Note that each public dataset has, in general, different formats and requirements. We expect that the implementation of this command for each public dataset will appropriately inform the admin of its actions and any output files. For instance, the TCGA dataset icreates two files- a metadata file and a count matrix.

index_data

This command will index one or more flat files into the specified dataset. This command modifies the database so that it's available for querying and usage.

usage: manage.py index_data -d DATASET_ID <key=value> [<key=value>] ...

where the >=1 key-value pairs are specific to the dataset we are indexing. Those parameters tell the indexing process the identity of the files. Recall that each dataset will have different requirements and files, in general.

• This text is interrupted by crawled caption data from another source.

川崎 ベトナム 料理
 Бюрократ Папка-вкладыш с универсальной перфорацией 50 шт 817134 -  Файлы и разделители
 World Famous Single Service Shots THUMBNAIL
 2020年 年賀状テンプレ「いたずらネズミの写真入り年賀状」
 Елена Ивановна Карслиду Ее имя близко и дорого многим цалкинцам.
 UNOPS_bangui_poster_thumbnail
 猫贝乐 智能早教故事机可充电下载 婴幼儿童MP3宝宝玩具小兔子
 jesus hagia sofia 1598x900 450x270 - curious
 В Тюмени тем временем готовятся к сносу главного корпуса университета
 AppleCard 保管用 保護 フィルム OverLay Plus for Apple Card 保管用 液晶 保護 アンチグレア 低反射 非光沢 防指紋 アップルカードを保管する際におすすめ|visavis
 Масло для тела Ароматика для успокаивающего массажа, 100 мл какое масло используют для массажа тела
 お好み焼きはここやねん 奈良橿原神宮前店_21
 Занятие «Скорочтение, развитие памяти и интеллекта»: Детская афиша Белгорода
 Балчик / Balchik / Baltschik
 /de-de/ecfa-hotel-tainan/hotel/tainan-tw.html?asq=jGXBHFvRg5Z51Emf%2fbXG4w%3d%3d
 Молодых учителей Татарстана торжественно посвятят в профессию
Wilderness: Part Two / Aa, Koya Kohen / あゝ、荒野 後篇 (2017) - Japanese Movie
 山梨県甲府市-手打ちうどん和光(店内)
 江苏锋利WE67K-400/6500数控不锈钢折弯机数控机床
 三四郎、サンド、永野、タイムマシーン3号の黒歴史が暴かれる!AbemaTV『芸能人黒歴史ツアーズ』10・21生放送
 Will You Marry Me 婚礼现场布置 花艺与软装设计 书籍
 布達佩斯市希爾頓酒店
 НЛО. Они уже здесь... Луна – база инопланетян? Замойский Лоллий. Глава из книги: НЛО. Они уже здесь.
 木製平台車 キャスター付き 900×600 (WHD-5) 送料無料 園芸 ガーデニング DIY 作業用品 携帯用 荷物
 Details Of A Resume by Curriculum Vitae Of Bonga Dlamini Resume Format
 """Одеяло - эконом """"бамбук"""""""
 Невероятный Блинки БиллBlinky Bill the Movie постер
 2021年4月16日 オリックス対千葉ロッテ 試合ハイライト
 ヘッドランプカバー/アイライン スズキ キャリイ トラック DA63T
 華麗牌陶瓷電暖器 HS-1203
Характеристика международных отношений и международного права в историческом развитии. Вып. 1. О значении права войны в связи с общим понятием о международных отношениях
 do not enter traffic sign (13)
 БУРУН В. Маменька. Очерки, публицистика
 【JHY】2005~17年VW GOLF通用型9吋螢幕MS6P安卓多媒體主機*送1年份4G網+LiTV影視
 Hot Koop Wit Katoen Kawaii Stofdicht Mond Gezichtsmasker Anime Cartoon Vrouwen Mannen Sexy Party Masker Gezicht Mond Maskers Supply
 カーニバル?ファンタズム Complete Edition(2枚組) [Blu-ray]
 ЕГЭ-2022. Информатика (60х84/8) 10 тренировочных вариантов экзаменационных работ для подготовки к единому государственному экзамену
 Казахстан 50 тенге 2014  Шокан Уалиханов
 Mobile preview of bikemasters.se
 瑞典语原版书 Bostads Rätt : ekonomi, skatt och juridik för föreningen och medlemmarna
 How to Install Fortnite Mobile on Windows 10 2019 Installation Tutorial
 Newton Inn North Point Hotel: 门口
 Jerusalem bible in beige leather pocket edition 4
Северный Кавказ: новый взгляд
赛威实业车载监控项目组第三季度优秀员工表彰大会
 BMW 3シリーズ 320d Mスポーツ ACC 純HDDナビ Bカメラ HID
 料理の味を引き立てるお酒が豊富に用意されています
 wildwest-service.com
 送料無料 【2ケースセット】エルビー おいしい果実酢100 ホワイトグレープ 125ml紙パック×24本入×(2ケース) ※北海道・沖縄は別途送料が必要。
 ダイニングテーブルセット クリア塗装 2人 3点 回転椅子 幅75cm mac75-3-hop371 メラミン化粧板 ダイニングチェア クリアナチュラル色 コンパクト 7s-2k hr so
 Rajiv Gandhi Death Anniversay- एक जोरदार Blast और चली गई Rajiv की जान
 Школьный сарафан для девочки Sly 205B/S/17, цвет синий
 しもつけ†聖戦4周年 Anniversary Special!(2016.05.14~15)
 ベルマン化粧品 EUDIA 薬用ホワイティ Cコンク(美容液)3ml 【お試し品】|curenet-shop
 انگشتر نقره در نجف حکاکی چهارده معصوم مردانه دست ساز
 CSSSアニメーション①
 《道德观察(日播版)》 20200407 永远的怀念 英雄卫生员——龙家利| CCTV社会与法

As an example, consider the TCGA RNA-seq dataset. Here, the pull_public_data command prepares a HDF5-format file of gene expression counts and a CSV-format file of sample annotations. To index RNA-seq data from TCGA (and most RNA-seq datasets), we would run:

manage.py index_data -d tcga-rnaseq annotations=<path to annotation CSV file> counts=<path to HDF5 file>

For the TCGA dataset, our process knows to look for these two key-value pairs. It knows to use the value paired with the annotations key as the file for indexing by Solr. The database then tracks both of these files so that we can query and prepare datasets for users.

Note that this assumes a "core" (in solr parlance) already exists for the dataset; typically these are created during machine provisioning. Since each dataset requires some amount of manual curation, we still have to do the work of understanding each dataset and preparing the necessary Solr core files.

Other commands

add_static_operations

This is used to add "static" operations like file transfers (e.g. the Drobox+Cromwell flow) to the application. This is different than the "dynamic" analysis operations that are added after the WebMeV application is running. This is typically called by the provisioning script and does not need to be run manually.

In principle, one could choose to amend this script to automatically ingest a set of analysis applications.

build_docs

This command creates this documentation. If the --push flag is added, then the documentation will be pushed to github to the gh-pages branch. By default, it is not pushed so you can inspect the pages locally.

dump_db_for_test

This is a thin wrapper around the Django dumpdata command, which will dump the contents of the database models under api to a JSON file. That data can then be used for the test suite. Note that the repository includes a api/tests/test_db.json file, so this command would typically be run by a developer to add new data to the test database.

populate_db

This command will add some dummy data to the database. The data added are a minimum set of database records that will allow for unit testing.

As mentioned, the repository includes a test database file at api/tests/test_db.json. However, one could instead use this command to populate the database with new data, then subsequently use the dumb_db_for_test command above to create a new api/tests/test_db.json file.